Analysing the molecular basis of post-mating behaviours in Anopheles mosquitoes

Malaria is a major threat for human health. Malaria parasites are transmitted to humans exclusively by the bite of an infected Anopheles female mosquito. Anopheles females mostly mate a single time in their lifetime, after which they undergo a series of changes that dramatically modify their physiology and behaviour. For instance, they start laying their eggs and become refractory to further mating. The bases of similar post-mating behaviours have been extensively studied in another insect, the fruitfly Drosophila, and small proteins secreted by part of the male genital organs (namely the male accessory glands) and transferred to females during copulations, have been implicated as their triggers. However, very limited information is available in Anopheles mosquitoes. This proposal aims at understanding the causes of mating refractoriness in Anopheles, focusing on the analysis of the male accessory glands secretions and on how they exert their functions in females. This study will provide crucial information on how mosquito fertility can be manipulated with the aim to control field mosquito populations. If for instance the occurrence of mating could be efficiently simulated in virgin females in the field, mating refractoriness would be induced, eventually leading to population extinction and hence malaria control.

In many insect species, mating induces important behavioural and physiological changes in females. In Anopheles gambiae mosquitoes, the major human malaria vector, after the occurrence of insemination the phase of the female flight activity rhythm shifts from crepuscular to nocturnal, the rate of egg-laying increases, and females become mostly refractory to further sexual intercourses. The biological bases of post-mating behaviours have been largely studied in Drosophila, and male accessory gland (MAGs) secretions (in particular, accessory glands proteins Acps) have been implicated to play a major role. However, information on how male products influence behavioural changes upon mating in Anopheles mosquitoes is still very limited. A detailed understanding of the biological events and molecular species involved in these processes would expand the knowledge on crucial aspect of reproduction behaviour in Anopheles, providing important clues on how to manipulate mosquito fertility at the population level, a topic that has great medical and public health relevance.

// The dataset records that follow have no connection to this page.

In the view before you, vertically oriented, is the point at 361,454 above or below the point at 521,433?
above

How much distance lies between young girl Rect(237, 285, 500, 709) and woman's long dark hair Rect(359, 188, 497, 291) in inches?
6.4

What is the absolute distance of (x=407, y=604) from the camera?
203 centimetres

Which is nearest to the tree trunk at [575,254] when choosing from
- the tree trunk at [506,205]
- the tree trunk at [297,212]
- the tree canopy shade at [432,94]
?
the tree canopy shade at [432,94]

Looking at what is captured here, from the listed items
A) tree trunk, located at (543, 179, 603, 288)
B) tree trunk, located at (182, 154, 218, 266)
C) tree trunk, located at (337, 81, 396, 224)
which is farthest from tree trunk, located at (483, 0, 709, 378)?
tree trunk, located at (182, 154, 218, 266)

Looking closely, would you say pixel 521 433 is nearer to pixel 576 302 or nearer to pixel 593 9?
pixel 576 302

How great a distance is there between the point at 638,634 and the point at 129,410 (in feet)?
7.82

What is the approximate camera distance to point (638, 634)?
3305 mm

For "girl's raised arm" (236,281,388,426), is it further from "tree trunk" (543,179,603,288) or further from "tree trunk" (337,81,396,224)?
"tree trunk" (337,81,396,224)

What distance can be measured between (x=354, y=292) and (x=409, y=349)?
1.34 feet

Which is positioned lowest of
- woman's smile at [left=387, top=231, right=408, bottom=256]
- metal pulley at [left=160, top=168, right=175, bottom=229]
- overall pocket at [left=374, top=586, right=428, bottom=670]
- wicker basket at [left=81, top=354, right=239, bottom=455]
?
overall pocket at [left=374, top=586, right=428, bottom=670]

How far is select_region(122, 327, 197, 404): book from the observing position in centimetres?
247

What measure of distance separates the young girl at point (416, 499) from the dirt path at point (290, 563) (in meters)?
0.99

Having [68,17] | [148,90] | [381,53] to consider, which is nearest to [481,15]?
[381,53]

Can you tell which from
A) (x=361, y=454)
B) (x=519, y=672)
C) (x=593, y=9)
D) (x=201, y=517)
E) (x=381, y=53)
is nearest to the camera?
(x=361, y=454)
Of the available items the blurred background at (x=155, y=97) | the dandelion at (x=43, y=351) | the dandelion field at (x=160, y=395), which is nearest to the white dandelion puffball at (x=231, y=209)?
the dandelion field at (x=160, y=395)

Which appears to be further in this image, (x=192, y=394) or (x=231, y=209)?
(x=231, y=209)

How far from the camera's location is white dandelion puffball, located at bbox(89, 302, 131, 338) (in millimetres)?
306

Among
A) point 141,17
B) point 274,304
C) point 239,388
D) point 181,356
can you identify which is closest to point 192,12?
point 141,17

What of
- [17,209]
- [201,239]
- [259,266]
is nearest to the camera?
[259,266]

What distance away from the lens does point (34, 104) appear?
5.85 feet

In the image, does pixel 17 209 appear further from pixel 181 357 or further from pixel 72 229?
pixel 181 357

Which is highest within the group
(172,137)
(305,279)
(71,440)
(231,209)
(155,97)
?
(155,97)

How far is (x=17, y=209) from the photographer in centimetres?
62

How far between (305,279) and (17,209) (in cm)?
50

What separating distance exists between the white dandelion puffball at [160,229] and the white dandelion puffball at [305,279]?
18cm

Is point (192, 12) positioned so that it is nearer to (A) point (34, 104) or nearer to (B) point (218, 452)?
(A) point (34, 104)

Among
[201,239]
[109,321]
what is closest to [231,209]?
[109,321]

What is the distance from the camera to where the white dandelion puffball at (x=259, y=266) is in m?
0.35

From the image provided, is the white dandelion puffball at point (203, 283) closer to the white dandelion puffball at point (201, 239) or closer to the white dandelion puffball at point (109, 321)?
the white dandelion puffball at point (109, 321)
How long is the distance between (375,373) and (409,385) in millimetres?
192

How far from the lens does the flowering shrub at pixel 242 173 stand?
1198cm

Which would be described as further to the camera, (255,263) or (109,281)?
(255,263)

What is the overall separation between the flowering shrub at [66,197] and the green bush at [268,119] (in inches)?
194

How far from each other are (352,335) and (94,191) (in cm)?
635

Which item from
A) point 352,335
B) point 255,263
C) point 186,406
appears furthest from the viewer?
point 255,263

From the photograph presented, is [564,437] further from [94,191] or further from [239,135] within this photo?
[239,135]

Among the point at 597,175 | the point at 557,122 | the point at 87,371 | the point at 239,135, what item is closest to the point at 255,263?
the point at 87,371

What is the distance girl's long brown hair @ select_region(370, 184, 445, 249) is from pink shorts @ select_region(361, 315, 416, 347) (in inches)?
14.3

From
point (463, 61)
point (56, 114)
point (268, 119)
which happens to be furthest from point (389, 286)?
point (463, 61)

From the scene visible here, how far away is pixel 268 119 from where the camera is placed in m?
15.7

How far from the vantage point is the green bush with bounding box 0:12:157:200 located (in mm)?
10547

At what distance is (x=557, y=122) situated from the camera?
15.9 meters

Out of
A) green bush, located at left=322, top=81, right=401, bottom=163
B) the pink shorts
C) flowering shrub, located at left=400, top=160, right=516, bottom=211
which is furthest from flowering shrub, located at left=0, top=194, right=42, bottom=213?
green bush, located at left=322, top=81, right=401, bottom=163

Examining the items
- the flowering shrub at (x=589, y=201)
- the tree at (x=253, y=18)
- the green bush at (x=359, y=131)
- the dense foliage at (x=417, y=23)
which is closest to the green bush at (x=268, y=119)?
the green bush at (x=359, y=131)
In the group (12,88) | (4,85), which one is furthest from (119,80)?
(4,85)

This proposal aims at studying the genetic basis of post-mating behaviour in A. gambiae females, in particular focusing on the study of the role of male accessory gland secretions in inducing mating refractoriness and oviposition, and on the identification of the genetic changes triggered in females by male-derived molecules and cells. To this purpose, a combination of Bioinformatics, transgenic technologies, Mass spectrometry and Microarray analysis will be utilised with the following aims:

1) Characterize the Acps composition of A. gambiae MAGs by Bioinformatics and Mass Spectrometry analyses, and investigate their role in modulating female post-mating behaviours such as mating refractoriness and oviposition by developing transgenic male mosquitoes depleted of MAGs secretions and sperm function;

2) Evaluate the genetic changes triggered in A. gambiae females upon mating, with particular attention to the central nervous system (CNS). This will be achieved by performing a detailed Microarray analysis comparing the transcriptomes of virgin and mated females, and by following the fate and the effects of the injection of single synthetic peptides in the female hemocoel.

These efforts will provide a tremendous contribution to our understanding of the reproductive behaviour of A. gambiae mosquitoes and possibly to their control, and may be extended to other important vectors of human disease. Furthermore, the proposed project is anticipated to branch out into a series of in depth analyses that will be the subject of future studies.